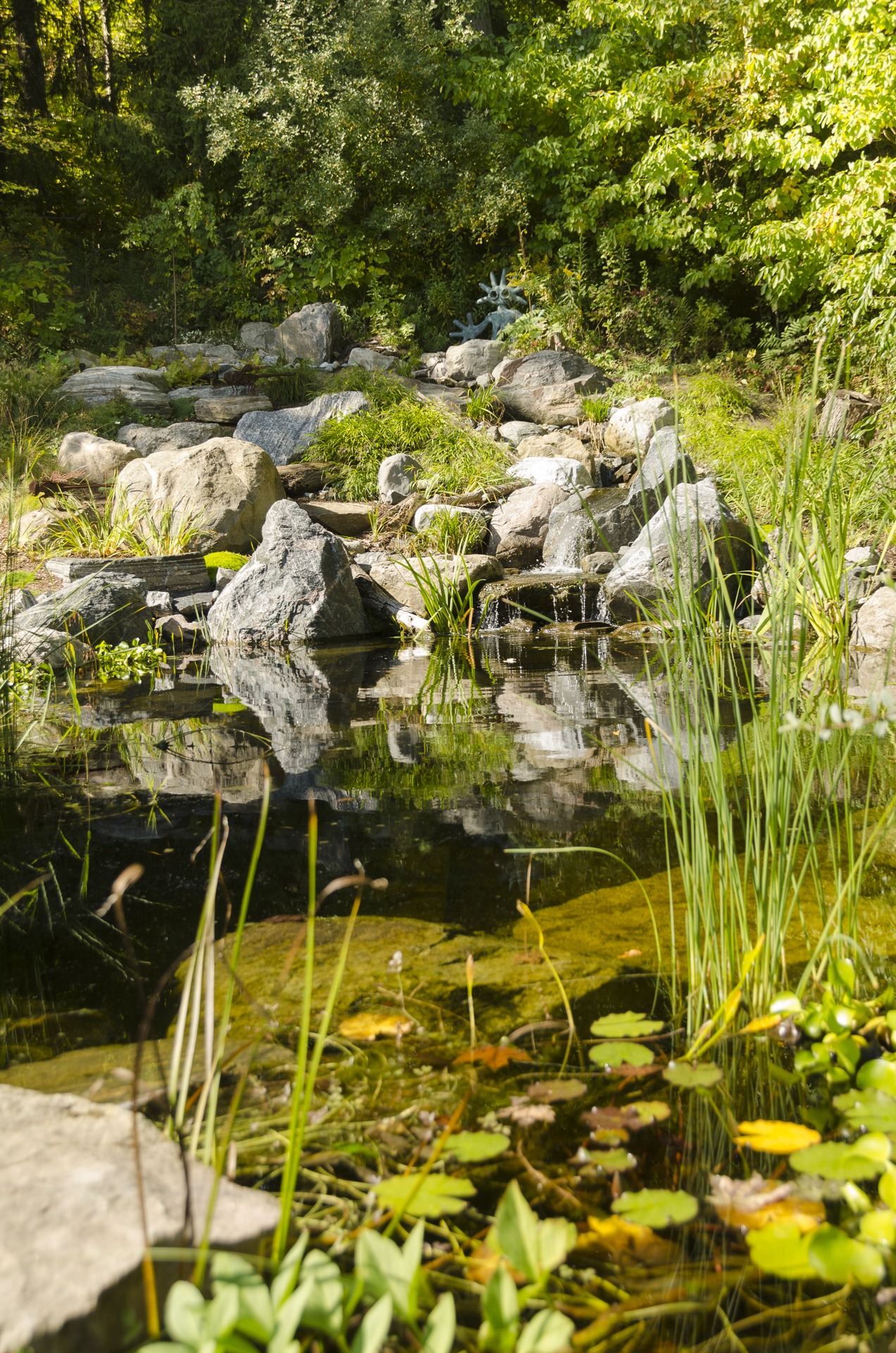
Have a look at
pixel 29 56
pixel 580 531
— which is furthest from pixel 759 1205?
pixel 29 56

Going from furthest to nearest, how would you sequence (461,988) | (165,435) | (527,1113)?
(165,435) → (461,988) → (527,1113)

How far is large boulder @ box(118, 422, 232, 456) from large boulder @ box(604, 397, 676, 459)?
4.29 meters

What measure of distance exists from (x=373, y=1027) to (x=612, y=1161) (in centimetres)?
47

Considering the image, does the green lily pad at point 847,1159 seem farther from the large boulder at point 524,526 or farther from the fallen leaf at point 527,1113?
the large boulder at point 524,526

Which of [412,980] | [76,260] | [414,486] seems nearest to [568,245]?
[414,486]

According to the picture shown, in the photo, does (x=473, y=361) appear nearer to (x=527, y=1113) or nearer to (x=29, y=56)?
*-*-*
» **Aim of the exercise**:
Write out the listing above word for word, leaving out the picture.

» **Reply**:
Have a look at
pixel 29 56
pixel 580 531
— which is furthest from pixel 759 1205?
pixel 29 56

Going from furthest to nearest, how would you sequence (461,988) | (165,435) | (527,1113)?
(165,435) → (461,988) → (527,1113)

How far is large boulder @ box(118, 422, 232, 456) from large boulder @ box(604, 397, 676, 459)?
4.29 meters

What measure of distance exists from (x=373, y=1027) to (x=612, y=1161) (in centimetres)?
47

Considering the image, does the green lily pad at point 847,1159 seem farther from the large boulder at point 524,526 or farther from the fallen leaf at point 527,1113?
the large boulder at point 524,526

Which of [412,980] | [76,260] | [414,486] seems nearest to [568,245]?
[414,486]

According to the picture shown, in the photo, does (x=473, y=361) appear nearer to (x=527, y=1113) or nearer to (x=29, y=56)?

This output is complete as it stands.